Push to enforce Styrofoam ban
Environmental Committee Chairwoman Amanda Nesheiwat spoke during the public comments section about the group’s initiatives to promote sustainability. She said the town will soon open a community garden that she hopes will cultivate a sense of community and bring people together.
“We can’t achieve sustainability with just one person,” said Nesheiwat.
She stressed the importance of the Styrofoam ban requiring local businesses to stop using Styrofoam products like take out containers, cups, and plates.
“We want to set an example for the rest of the state, the country, and the world,” said Nesheiwat. Reducing consumption and waste are the goals of the ban, she said, and reducing Styrofoam that ends up in the oceans. She encouraged residents to ask for paper cups or for foil instead of Styrofoam at places like Dunkin’ Donuts, for example.
“Without any sort of enforcement on this Styrofoam issue we are making a hole in the water,” said Recycling Coordinator Stephen Badalamenti, also a member of the Environmental Committee. The town doesn’t want to chase businesses out of town, he said, but he doesn’t think they will comply unless there is “some sort of price to pay.”
Gonnelli said the town is allowing a grace period so businesses can deplete their Styrofoam supplies, and said the town has had success with restaurants like Bonefish Grill and Outback Steakhouse.
“This is a pretty big deal,” said Gonnelli. “We try to tackle the ones we can tackle.

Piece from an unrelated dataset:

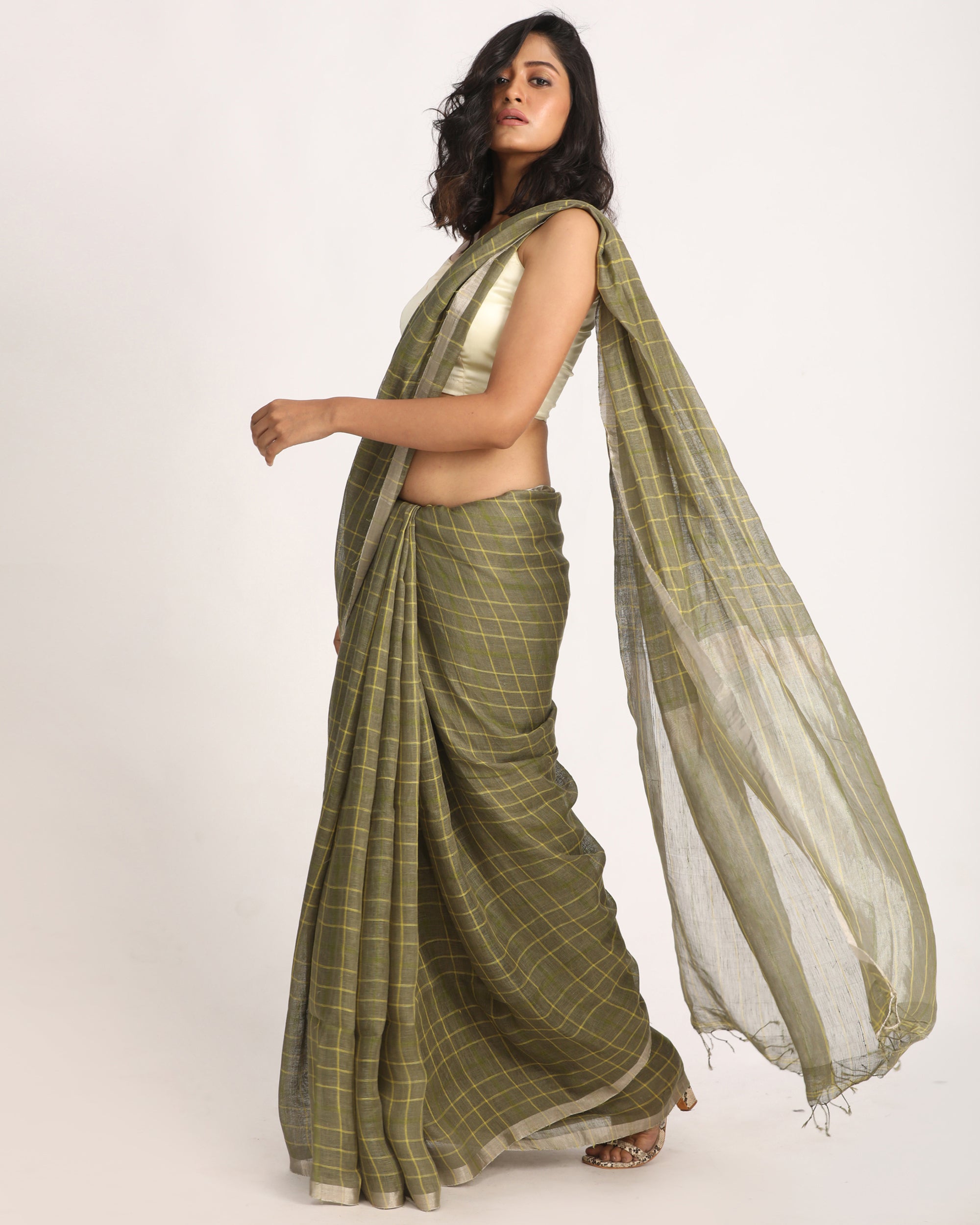Women's Medium Spring Bud Traditional Check Linen Handloom Saree - Angoshobha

But believe me, through Amanda, we are going to have to start enforcement.”
“I know it is a big deal but I also feel it is a waste of time to make an ordinance and for everyone to sit here and not enforce it,” said Badalamenti. “The only way it is going to be enforced is if there is a price to pay.”
Gonnelli said the town will continue to do outreach, especially to the larger chains, but eventually there will be enforcement and fines to pay for those that do not make the switch.

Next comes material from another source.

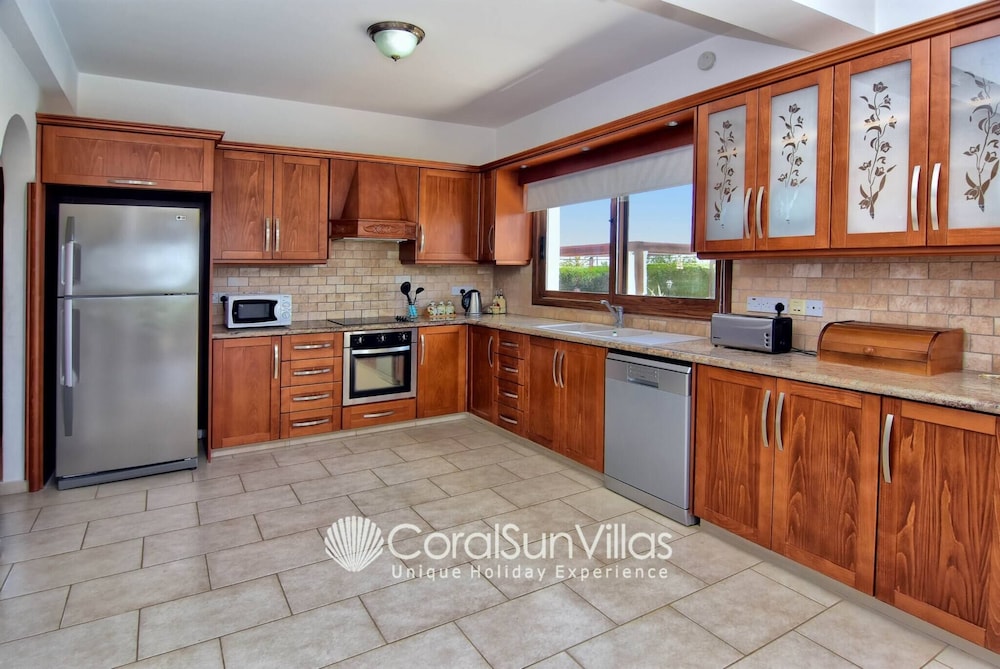 Family Villa Short Walk To Coral Bay Strip 5 Min and Pub, Shops etc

Pantry expansion to include thrift shop
In other developments, Hartz has donated a new building for the local food pantry at 77 Metro Way. The food pantry will increase from 2,000 square feet to 8,000 square feet. Gonnelli said that the administration plans to include a thrift shop in the new space in addition to the food-related and household items maintained by the pantry. Money raised from the thrift shop will go to the Emergency Fund.